▸ **Задание A**:
Проверьте по тексту о первом спектакле Общества искусства и литературы три утверждения: (i) за «Скупого рыцаря» было страшно, а в «Жорже Дандене» была уверенность; (ii) после второго акта публика вызывала исполнителя пять раз; (iii) перед выходом на сцену наступила апатия. Для каждого ответьте «да» или «нет» и приведите дословно слова текста, которые это решают.
▸ **Задание B**:
Перепишите без изменений часть текста о первом спектакле Общества искусства и литературы, которая находится между словами "Драматурги:16 Потехин, Шпажинский." и "В. С., Соколов, Гиацинтов21.", включая их.

Драматурги:16 Потехин, Шпажинский.

Литераторы:17 Юрьев, Салтыков-Щедрин, Майков, Гончаров, Григорович, Плещеев, Полонский, Фет, Салиас, Стасюлевич.

Журналисты:18 Лавров, Ремезов.

Лица:19 Фон Дервиз, П. Третьяков, Морозова, Солдатенков, Боткин, Евреинов, Сабашник[ова], Капнист.

Ученые20: Буслаев, Стороженко, Тихонравов, Ключевский, Веселовский, Поливанов, Лопатин Л. М.

Врангель, Бларамберг, Флёров, Степанов, Алексеев В. С., Соколов, Гиацинтов21.

[ПЕРВЫЙ СПЕКТАКЛЬ ОБЩЕСТВА ИСКУССТВА И ЛИТЕРАТУРЫ: «СКУПОЙ РЫЦАРЬ» И «ЖОРЖ ДАНДЕН»; 8 декабря 1888 г.]

Страшный и торжественный день22. […] За Скупого я очень боялся, в «Дандене» был уверен. Вышло наоборот. […] Телегин этому причиной, он был очень плох23. Перед выходом на меня напала апатия, самое неприятное состояние для актера. Вначале никак не мог войти в роль, шатался в тоне и затягивал паузы. К концу монолога вошел в остервенение и, кажется, сильное место провел удачно. […] Артистка Потехина24 уверяла, что очень хорошо. Из публики доходили следующие отзывы: «У Станиславского прекрасные данные, он очень талантливый, но в этой роли он передавал не свой образ, видно, что его научили». Во время спектакля прибегали под впечатлением – поздравлять и жать мне руку – такие лица, как Бларамберг25, Ремезов, издатель «Русской мысли»26. Он говорил, что я готовый артист для всякой большой сцены. На генеральной репетиции я не нравился ему во втором акте «Скупого», на спектакле я ему понравился. […]

Артист Шиловский хвалил меня, упрекал в некоторой однотонности и резких переходах – снизу вверх – голоса. Он иначе чувствует эту роль, слишком внешне, с театральными эффектами. Граф Соллогуб27 превозносил меня до небес и говорил, что я произвожу потрясающее впечатление. Публика после второго акта вызывала меня очень дружно до трех раз и столько же после третьего акта.

Записи набора данных:
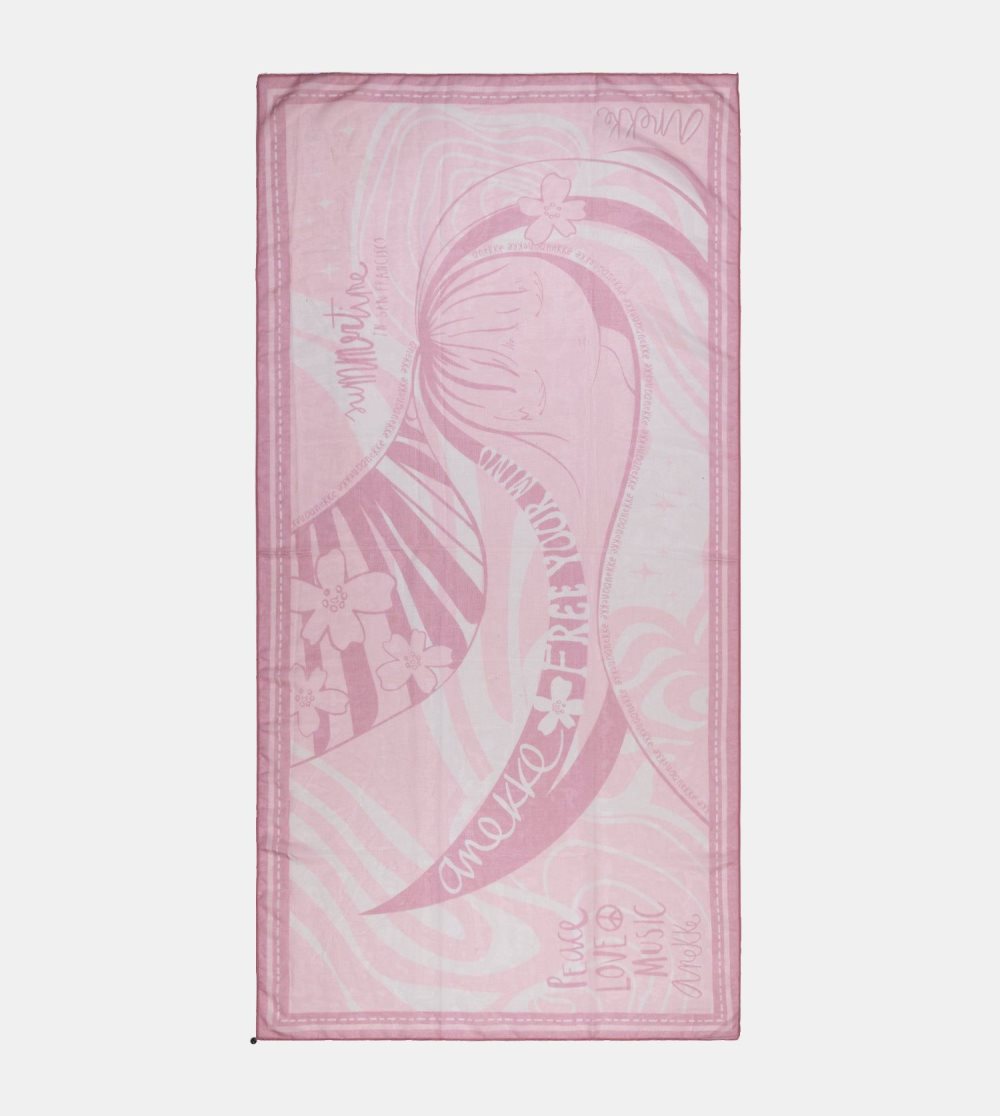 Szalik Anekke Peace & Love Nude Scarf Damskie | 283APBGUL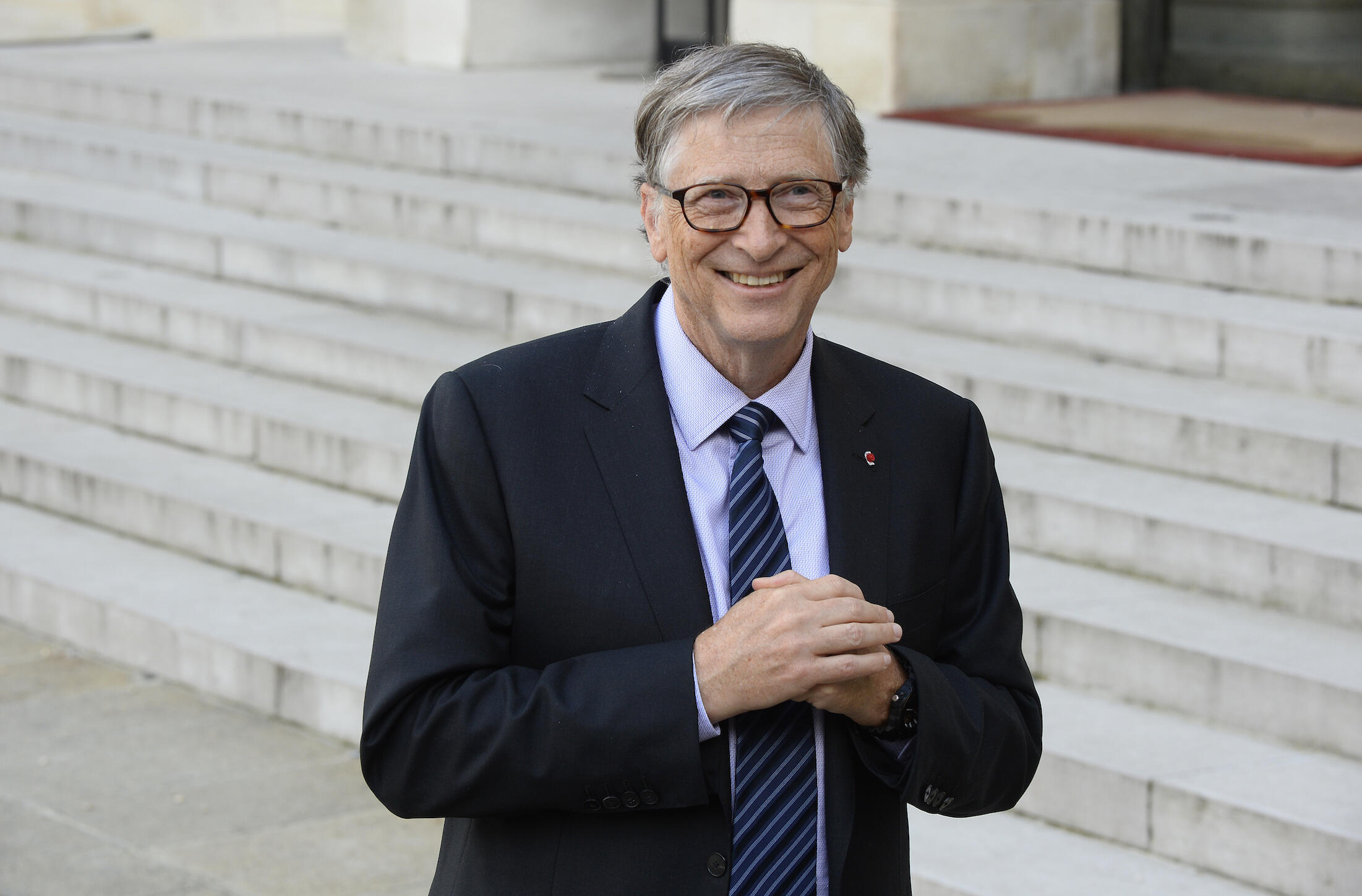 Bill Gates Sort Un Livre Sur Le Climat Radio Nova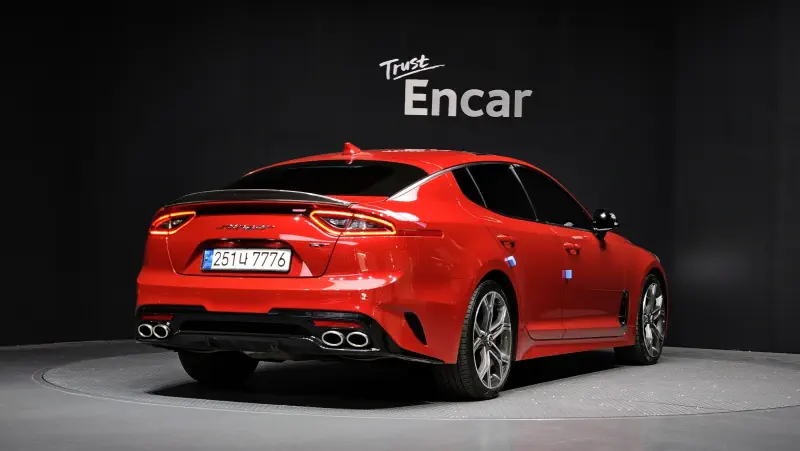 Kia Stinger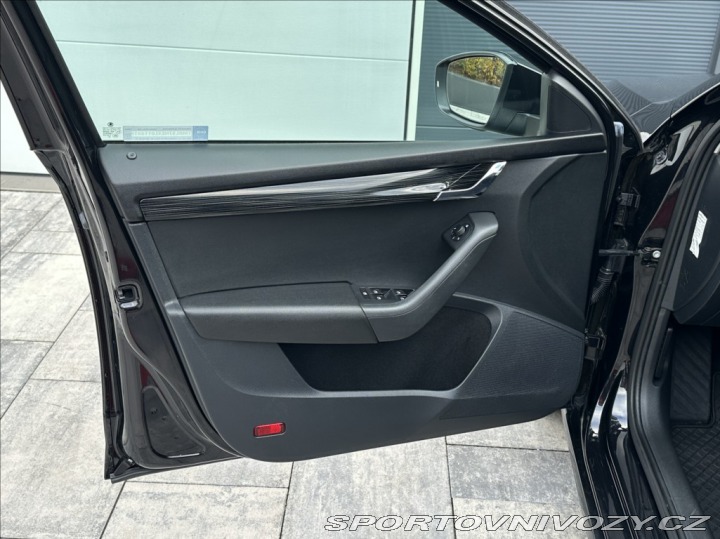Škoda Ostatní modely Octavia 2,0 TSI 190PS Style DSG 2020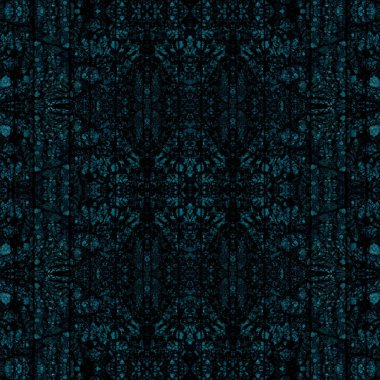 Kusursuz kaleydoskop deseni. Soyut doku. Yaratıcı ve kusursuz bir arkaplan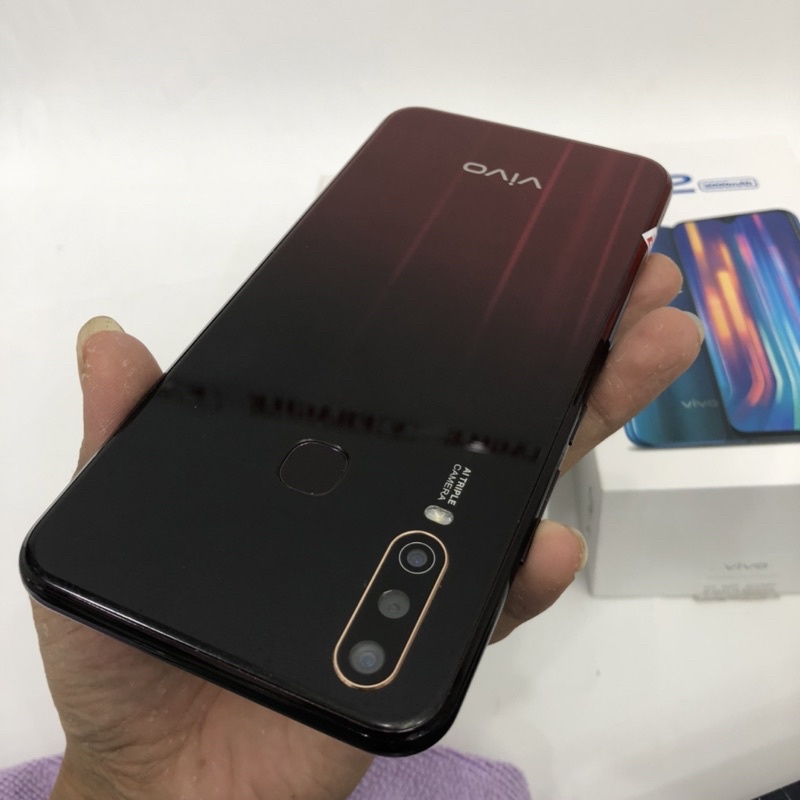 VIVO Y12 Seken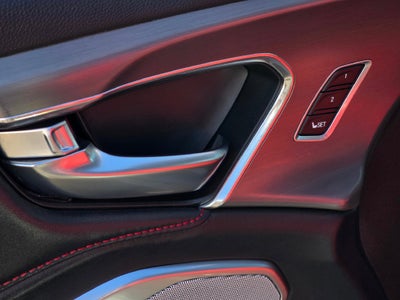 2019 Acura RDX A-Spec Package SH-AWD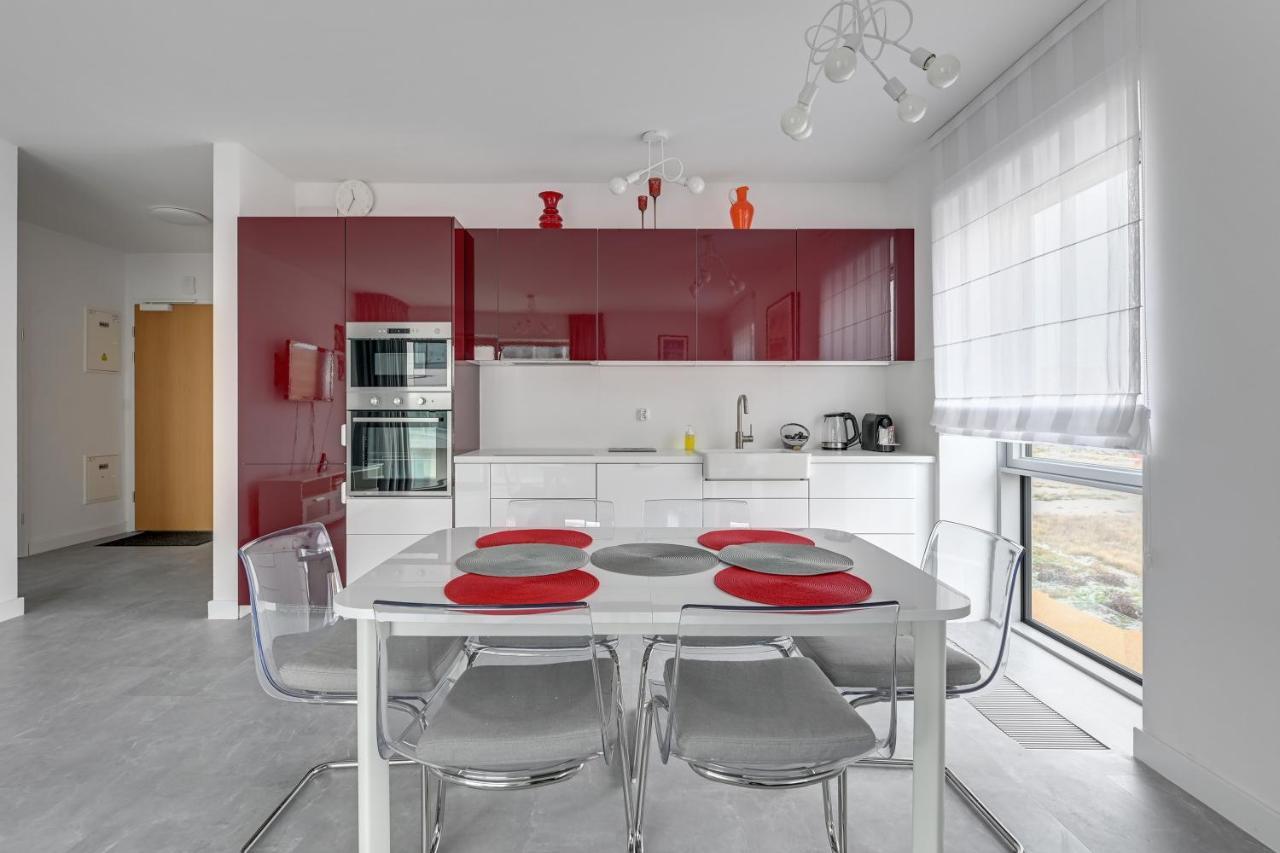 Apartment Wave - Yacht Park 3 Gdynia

▸ **Результат выполнения A**:
(i) Да: «За Скупого я очень боялся, в „Дандене“ был уверен».
(ii) Нет: «Публика после второго акта вызывала меня очень дружно до трех раз».
(iii) Да: «Перед выходом на меня напала апатия».

▸ **Результат выполнения B**:
Драматурги:16 Потехин, Шпажинский.

Литераторы:17 Юрьев, Салтыков-Щедрин, Майков, Гончаров, Григорович, Плещеев, Полонский, Фет, Салиас, Стасюлевич.

Журналисты:18 Лавров, Ремезов.

Лица:19 Фон Дервиз, П. Третьяков, Морозова, Солдатенков, Боткин, Евреинов, Сабашник[ова], Капнист.

Ученые20: Буслаев, Стороженко, Тихонравов, Ключевский, Веселовский, Поливанов, Лопатин Л. М.

Врангель, Бларамберг, Флёров, Степанов, Алексеев В. С., Соколов, Гиацинтов21.